【Premonition of sad love①(悲しい愛の予感)】
外人部隊の基地でナトーを降ろすと、エマはそのまま車を出した。
空になった隣の席に冷たい風が入るような寂しさを感じずにはいられなくて、ずっと我慢していた涙が溢れ出し、ゆっくりと頬を伝っておちる。
負傷したトーニとブラームの2人と一緒にゴーマ空港からコンゴを飛び立った時、沢山の子供たちを爆弾で殺しちまってふさぎ込んでいたトーニを慰めるために、自分はグリムリーパーだとナトーが言った話を聞いてから妙な胸騒ぎに襲われていた。
死神はフランス語でラモール(la Mort)、トーニの母国であるイタリア語ではモルテ(Morte)。
英語にしてもデス・ゴッド(Death God)が一般的で、グリムリーパー(Grim Reaper)と言うのは“残忍な刈り手”と意味で使われ余り一般的とは言えない。
そしてそのグリムリーパーと言う名前こそ、国連イラク治安維持部隊にとって最も恐れられたザリバンの狙撃兵に当てられたコードネーム。

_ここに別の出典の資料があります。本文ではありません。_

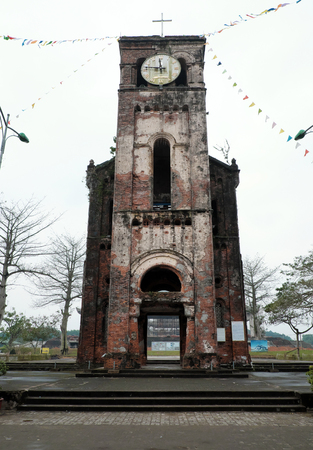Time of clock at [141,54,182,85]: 11:46
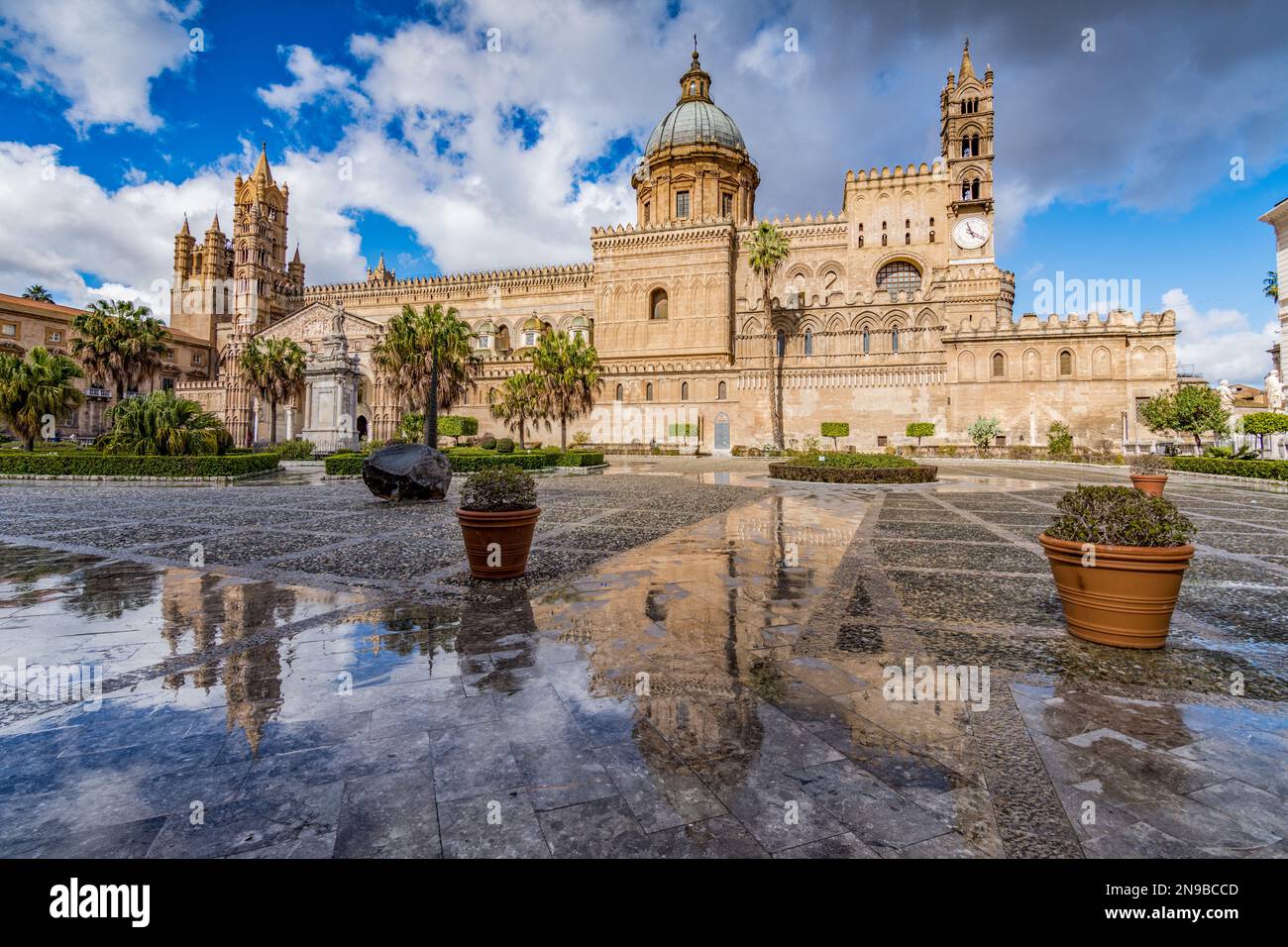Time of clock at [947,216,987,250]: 11:19
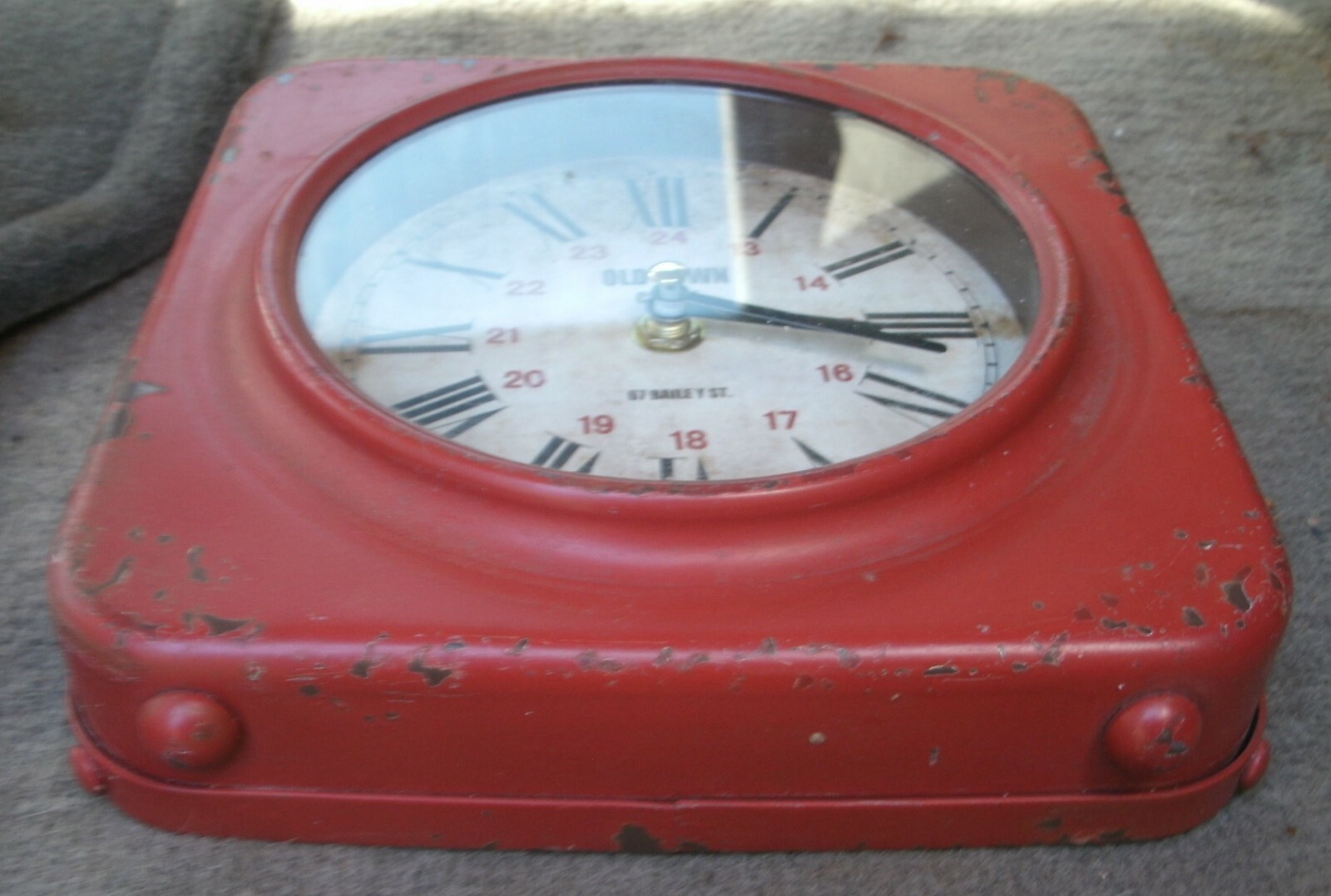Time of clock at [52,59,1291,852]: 3:16
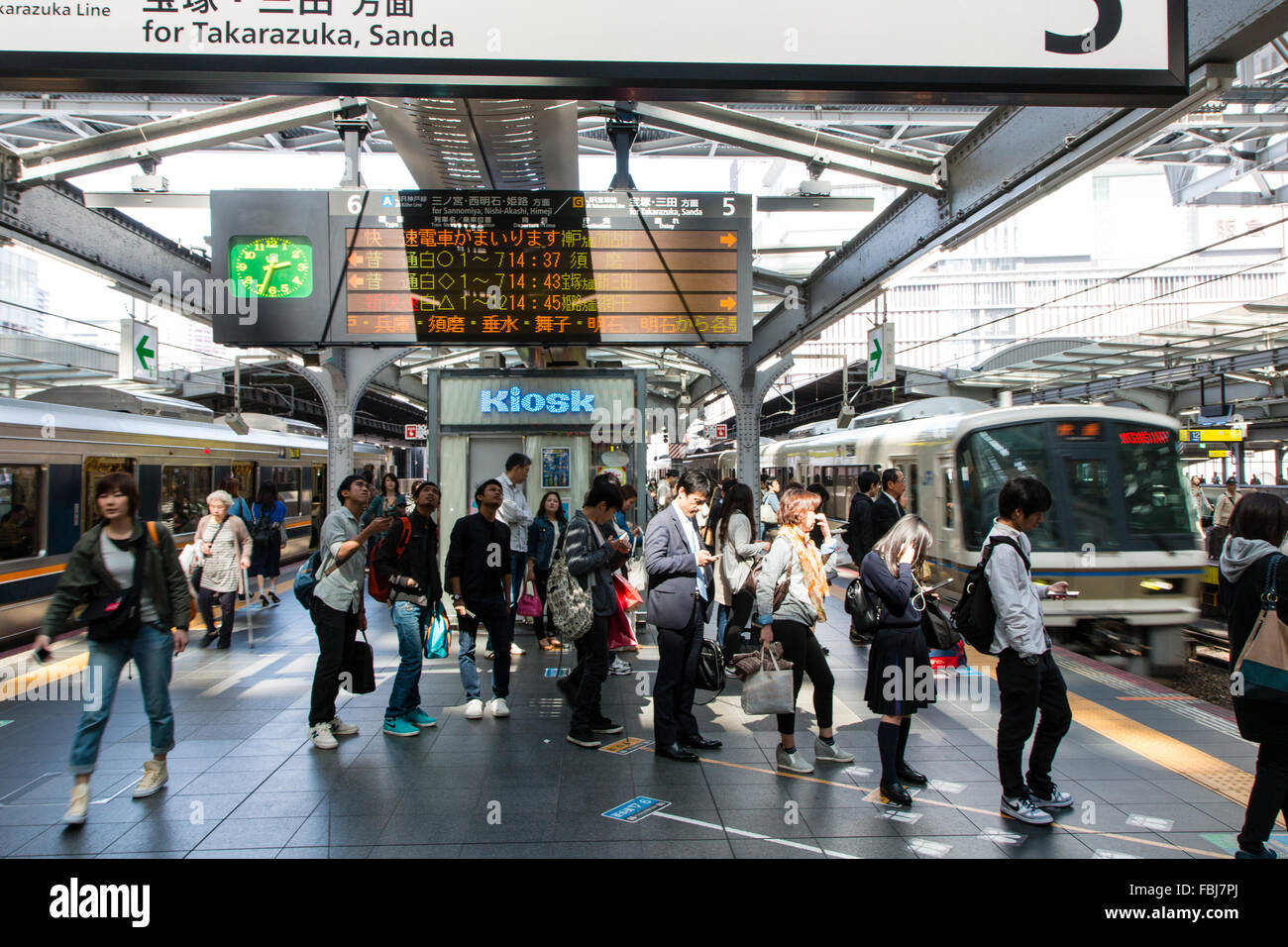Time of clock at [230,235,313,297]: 2:33
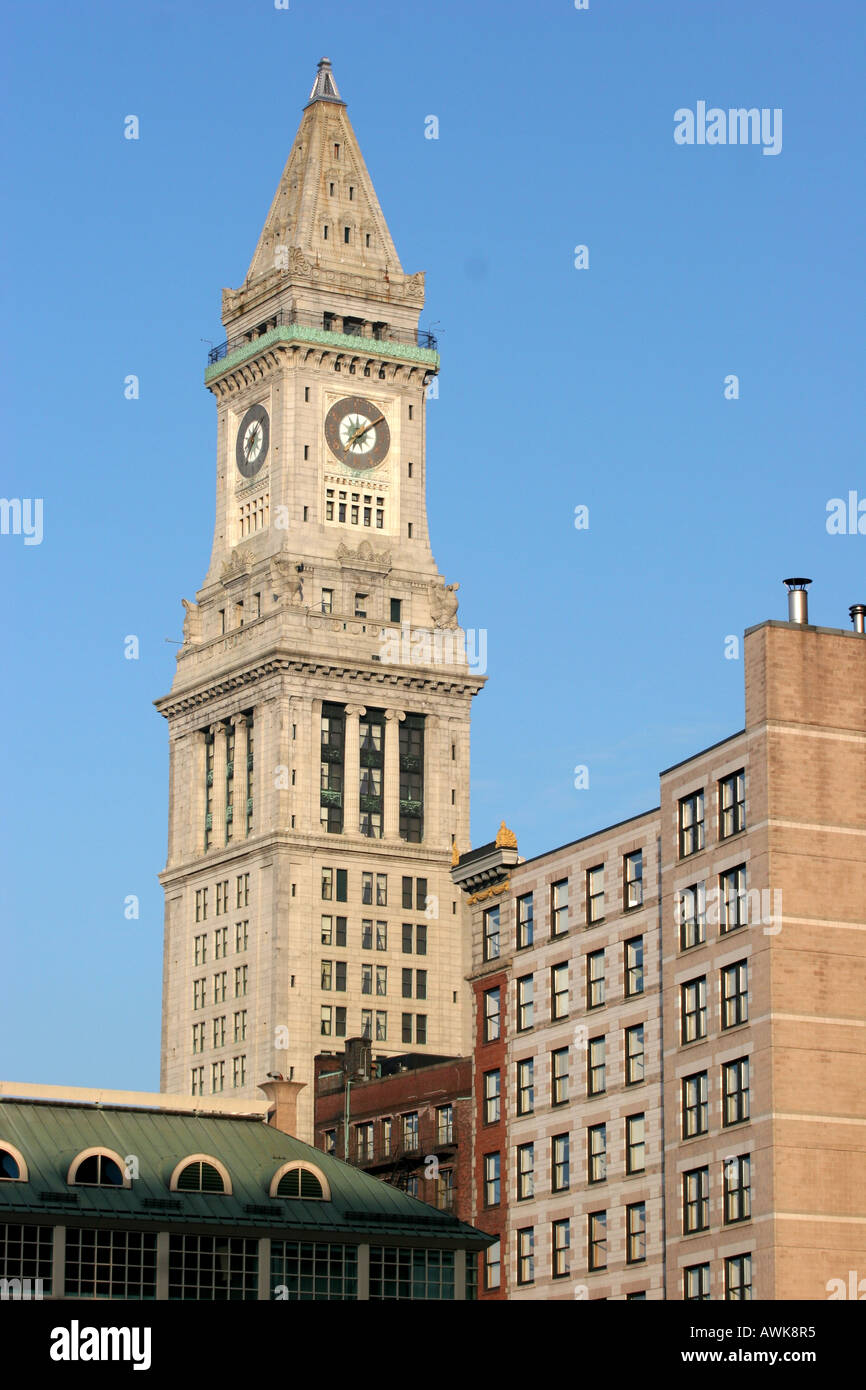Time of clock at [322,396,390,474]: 12:09
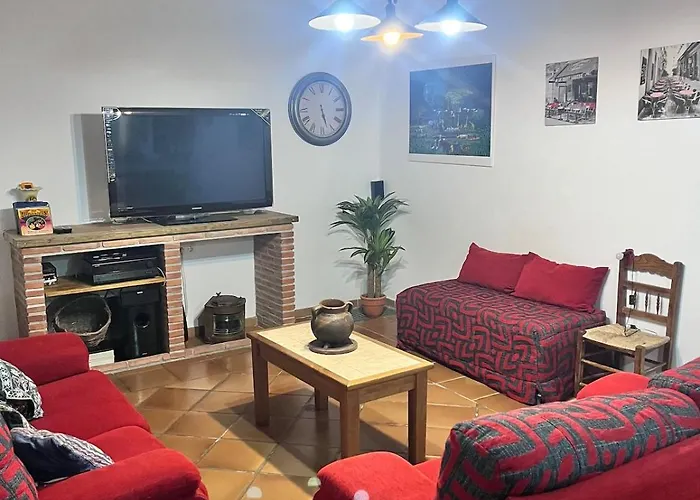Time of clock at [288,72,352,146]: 5:27
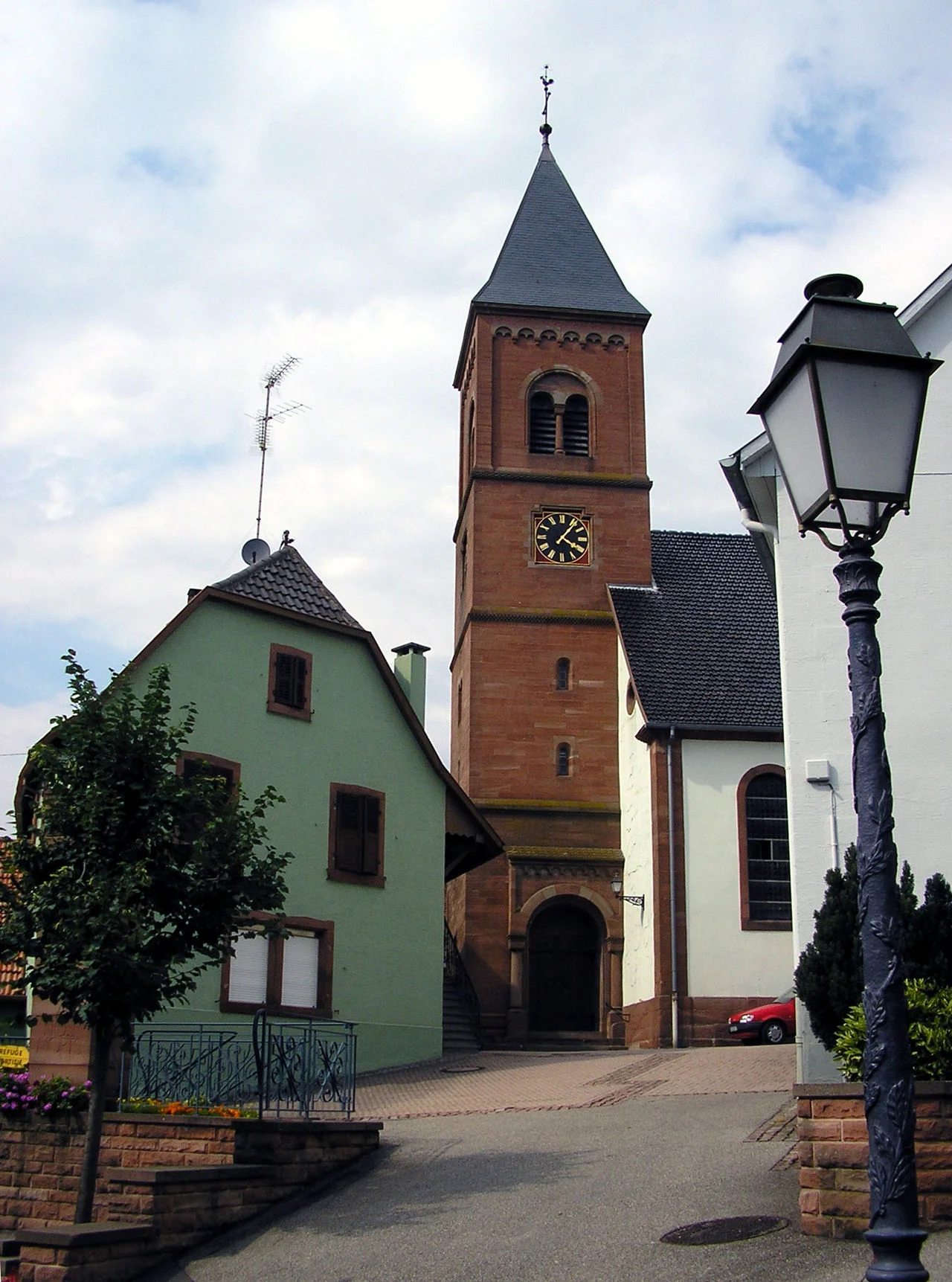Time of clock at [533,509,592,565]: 4:06
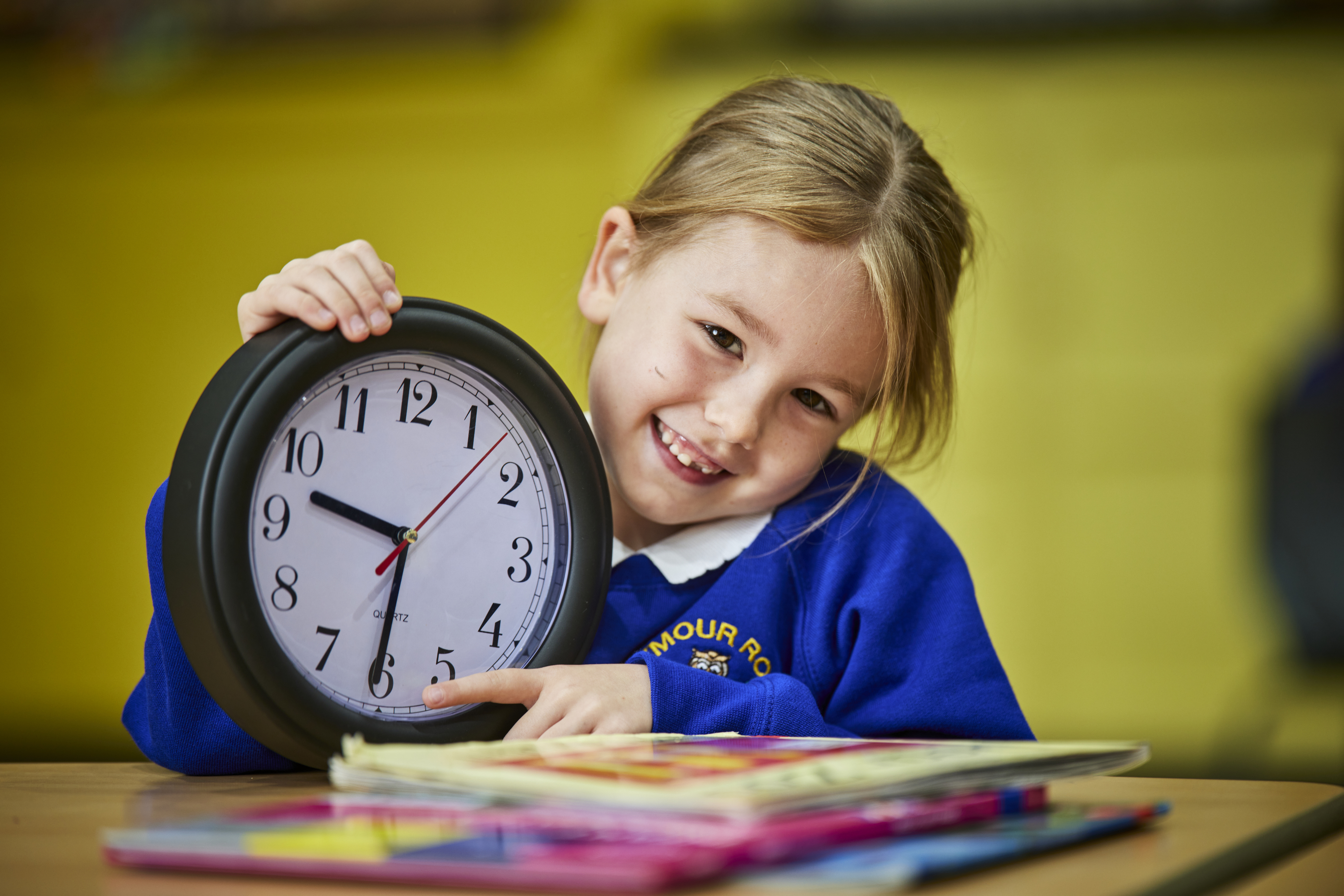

DGSE(対外治安総局)の中東担当になった時、ある時から急に行方を眩ましてしまった“グリムリーパー”について興味を持って調べたことがある。
確実に死亡が確認された訳ではないから、最後の狙撃から7年以上経った今でも現地に派遣された部隊では“グリムリーパーは、まだ生きている”と恐れられている。
敵も味方もその正体を知らない。
捕虜のザリバン兵を尋問したところ、ある者は屈強な若者だと言い、またある者は老兵だともいう。
子供だとか、アラーの化身だと言う者も居た。
謎に包まれた狙撃兵、それがグリムリーパー。
そして彼が行方を隠す前、最後の射殺相手が、射撃の元オリンピック銀メダリリストでKSK(ドイツ連邦陸軍特殊部隊)の『ローランド・シュナイザー』
そう。
LéMATの隊長ハンス・シュナイザーの実兄。
そしてハンスもこの作戦に通信士として参加し、目の前でお兄さんが撃たれ、自分も背中を負傷した。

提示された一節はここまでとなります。